所给要求 1:
根据节选，这种解法的时间复杂度是多少？
所给要求 2:
判断以下说法是否与节选一致，每项回答“是”或“否”，并原样引用节选中起决定作用的文字：(a) 示例 1 的输出是 15；(b) 每个 cost[i] 都是 0 到 1000 之间的整数；(c) 只能从下标为 0 的台阶出发。
所给要求 3:
把节选中的句子“Once you pay the cost, you can either climb one or two steps.”译成简体中文。

节选文本:
---+---
【LeetCode】746.Min_Cost_Climbing_Stairs

On a staircase, the i-th step has some non-negative cost cost[i] assigned (0 indexed).

Once you pay the cost, you can either climb one or two steps. You need to find minimum cost to reach the top of the floor, and you can either start from the step with index 0, or the step with index 1.

Example 1:

Input: cost = [10, 15, 20]
Output: 15
Explanation: Cheapest is start on cost[1], pay that cost and go to the top.

Example 2:

Input: cost = [1, 100, 1, 1, 1, 100, 1, 1, 100, 1]
Output: 6
Explanation: Cheapest is start on cost[0], and only step on 1s, skipping cost[3].

Note:

1. cost will have a length in the range [2, 1000].
2. Every cost[i] will be an integer in the range [0, 999].

【解决思路】

动态规划解决。

• 子问题空间：total_cost记录到达第i个台阶的totalcost（前i个台阶的总cost）；
• 关联问题变量与子问题：只有两种状态，从（i-1）走一阶到达i，花费为total_cost[i-1]+cost[i-1]；或从（i-2）走两阶到达i，花费为total_cost[i-2]+cost[i-2]。
• 自底向上计算：只有一个台阶和没有台阶时总花费为0.

【时间复杂度】

遍历一次，耗费时间O(n).

class Solution {
public:
    int minCostClimbingStairs(vector<int>& cost) {
        int cost_i_1=0,cost_i_2=0;
        
        int n=cost.size();
        int total_cost=0;
 
		if(n==1||n==0)
		{
			return 0;
		}
        
        for(int i=2;i<=n;i++)
        {
            total_cost=min(cost[i-1]+cost_i_1,cost[i-2]+cost_i_2);
            cost_i_2=cost_i_1;
            cost_i_1=total_cost;
        }
        return total_cost;
    }
};
---+---
所附数据行:
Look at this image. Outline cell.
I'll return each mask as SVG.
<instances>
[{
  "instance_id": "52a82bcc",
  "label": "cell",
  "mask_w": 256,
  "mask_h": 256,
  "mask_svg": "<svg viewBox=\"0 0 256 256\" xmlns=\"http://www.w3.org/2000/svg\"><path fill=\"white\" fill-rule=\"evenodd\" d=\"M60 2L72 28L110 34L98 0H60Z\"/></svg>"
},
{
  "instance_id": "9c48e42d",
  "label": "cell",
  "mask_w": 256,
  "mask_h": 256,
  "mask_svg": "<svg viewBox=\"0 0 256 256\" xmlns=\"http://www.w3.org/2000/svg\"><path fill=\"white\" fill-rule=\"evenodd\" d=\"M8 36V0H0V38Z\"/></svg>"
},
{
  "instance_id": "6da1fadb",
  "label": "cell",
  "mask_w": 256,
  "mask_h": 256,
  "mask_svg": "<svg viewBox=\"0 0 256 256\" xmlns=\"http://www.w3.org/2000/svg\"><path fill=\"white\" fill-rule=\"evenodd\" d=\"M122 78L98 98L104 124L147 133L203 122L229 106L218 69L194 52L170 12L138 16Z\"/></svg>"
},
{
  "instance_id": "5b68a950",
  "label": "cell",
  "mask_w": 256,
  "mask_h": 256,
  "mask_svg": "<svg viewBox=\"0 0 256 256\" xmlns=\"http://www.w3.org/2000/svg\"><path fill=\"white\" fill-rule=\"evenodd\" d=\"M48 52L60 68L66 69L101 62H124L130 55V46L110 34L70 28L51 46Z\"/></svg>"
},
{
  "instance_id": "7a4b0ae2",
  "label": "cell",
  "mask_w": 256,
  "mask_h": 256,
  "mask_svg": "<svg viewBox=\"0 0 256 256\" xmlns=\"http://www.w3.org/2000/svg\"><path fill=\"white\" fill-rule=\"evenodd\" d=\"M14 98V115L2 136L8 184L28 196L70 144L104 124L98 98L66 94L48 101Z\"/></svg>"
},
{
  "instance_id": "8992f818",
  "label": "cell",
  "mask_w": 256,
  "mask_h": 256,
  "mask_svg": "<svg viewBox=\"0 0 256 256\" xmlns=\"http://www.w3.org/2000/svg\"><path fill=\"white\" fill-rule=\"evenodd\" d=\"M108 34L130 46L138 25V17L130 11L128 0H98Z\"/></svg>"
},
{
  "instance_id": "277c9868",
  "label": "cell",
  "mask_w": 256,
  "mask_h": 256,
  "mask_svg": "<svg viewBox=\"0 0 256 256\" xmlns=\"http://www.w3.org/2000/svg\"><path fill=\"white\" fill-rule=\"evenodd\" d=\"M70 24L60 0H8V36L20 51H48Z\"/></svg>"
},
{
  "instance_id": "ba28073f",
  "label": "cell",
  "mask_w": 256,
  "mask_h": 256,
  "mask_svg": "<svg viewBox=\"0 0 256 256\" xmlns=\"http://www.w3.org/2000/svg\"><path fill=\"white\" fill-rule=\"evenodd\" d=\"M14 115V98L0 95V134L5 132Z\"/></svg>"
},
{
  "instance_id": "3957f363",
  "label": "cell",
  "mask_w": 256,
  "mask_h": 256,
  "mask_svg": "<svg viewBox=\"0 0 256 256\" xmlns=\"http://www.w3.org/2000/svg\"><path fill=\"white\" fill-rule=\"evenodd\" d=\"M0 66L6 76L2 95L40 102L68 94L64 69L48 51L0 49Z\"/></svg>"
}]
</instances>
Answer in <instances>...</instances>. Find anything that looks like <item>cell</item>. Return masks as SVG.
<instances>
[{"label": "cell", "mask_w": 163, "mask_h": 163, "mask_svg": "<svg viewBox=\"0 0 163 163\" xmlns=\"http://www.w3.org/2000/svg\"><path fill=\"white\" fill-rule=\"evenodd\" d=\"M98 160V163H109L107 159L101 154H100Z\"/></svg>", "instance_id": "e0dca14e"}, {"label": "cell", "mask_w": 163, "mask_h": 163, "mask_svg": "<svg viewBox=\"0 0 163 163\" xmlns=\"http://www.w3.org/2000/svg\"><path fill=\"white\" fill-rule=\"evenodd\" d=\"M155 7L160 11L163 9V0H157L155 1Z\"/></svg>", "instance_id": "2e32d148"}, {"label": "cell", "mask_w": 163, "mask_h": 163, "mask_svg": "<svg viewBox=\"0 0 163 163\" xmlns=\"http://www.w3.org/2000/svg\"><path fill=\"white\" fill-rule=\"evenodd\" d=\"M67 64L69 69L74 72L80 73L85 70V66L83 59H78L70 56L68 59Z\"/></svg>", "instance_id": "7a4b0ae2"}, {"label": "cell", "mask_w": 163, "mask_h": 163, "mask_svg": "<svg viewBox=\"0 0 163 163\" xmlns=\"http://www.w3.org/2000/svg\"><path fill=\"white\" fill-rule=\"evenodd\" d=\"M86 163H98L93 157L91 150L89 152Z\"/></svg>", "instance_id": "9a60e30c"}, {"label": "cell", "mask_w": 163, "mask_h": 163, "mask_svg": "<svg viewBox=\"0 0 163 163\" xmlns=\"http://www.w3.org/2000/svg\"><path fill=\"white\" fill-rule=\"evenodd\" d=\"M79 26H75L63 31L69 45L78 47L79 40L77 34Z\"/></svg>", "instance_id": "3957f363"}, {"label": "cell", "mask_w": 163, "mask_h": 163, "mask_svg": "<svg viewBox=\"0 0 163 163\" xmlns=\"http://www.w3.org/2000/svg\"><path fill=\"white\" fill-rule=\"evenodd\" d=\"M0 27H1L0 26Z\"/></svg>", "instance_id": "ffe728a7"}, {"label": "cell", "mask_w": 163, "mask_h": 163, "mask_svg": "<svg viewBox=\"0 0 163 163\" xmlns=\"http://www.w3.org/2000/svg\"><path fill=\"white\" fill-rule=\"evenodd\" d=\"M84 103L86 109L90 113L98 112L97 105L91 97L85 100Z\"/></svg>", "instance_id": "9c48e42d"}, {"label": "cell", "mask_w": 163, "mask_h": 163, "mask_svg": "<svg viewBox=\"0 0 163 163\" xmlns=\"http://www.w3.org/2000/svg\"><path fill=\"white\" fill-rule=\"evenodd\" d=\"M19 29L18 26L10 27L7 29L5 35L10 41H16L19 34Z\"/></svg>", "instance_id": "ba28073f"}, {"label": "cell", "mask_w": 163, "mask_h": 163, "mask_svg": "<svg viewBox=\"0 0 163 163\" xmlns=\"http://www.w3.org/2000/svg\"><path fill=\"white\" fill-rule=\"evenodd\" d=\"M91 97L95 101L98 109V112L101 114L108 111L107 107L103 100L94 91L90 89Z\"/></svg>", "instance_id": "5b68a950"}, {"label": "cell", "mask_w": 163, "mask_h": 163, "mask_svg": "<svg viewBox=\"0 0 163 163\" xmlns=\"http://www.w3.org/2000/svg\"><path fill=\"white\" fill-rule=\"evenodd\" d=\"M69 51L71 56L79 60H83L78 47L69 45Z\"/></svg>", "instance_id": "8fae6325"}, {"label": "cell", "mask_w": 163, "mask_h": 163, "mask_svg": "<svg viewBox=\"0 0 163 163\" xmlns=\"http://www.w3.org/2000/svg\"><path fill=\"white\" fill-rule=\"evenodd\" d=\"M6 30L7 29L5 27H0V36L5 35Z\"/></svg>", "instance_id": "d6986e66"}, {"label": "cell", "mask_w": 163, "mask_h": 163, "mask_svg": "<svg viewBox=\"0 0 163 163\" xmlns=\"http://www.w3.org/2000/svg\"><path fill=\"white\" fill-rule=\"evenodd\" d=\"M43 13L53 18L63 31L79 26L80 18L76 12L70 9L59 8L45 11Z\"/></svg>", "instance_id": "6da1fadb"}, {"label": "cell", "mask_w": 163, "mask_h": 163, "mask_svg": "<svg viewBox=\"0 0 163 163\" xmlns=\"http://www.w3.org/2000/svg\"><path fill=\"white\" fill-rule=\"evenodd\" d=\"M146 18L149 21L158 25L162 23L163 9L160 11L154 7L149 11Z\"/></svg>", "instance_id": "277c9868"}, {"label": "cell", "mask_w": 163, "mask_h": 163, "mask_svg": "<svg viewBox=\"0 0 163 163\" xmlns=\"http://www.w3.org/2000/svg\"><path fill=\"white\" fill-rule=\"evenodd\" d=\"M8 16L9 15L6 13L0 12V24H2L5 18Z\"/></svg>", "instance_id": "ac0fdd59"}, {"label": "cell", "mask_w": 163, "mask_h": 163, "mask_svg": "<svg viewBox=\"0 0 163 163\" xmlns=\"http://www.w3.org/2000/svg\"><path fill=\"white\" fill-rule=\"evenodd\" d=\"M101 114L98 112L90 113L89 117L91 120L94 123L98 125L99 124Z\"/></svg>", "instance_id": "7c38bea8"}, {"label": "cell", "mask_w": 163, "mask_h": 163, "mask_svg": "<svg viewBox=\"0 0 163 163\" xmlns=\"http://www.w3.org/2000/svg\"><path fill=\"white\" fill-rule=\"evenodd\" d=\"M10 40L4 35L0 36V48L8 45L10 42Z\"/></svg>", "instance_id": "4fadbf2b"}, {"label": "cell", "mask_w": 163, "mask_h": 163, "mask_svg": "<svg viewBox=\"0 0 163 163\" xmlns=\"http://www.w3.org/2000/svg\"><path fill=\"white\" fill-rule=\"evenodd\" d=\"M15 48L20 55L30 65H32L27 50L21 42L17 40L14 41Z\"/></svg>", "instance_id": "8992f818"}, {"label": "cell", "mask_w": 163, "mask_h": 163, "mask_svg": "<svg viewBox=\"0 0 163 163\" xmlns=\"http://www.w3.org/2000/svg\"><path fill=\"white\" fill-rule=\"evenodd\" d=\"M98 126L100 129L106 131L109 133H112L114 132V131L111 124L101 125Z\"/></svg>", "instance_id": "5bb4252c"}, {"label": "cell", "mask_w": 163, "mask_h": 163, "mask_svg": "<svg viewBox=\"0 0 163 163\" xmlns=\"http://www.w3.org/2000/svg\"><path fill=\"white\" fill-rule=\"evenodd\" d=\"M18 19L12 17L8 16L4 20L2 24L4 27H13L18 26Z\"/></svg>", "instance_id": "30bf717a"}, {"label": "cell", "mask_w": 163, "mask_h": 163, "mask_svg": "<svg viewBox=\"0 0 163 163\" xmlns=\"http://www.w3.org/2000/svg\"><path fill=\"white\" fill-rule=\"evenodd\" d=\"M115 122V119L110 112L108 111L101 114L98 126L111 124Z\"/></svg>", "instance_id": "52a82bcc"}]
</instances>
---+---
任务结果 1:
遍历一次，耗费时间为 O(n)。

任务结果 2:
(a) 是。"Output: 15"
(b) 否。"Every cost[i] will be an integer in the range [0, 999]."
(c) 否。"you can either start from the step with index 0, or the step with index 1."

任务结果 3:
支付该费用后，你可以向上爬一个或两个台阶。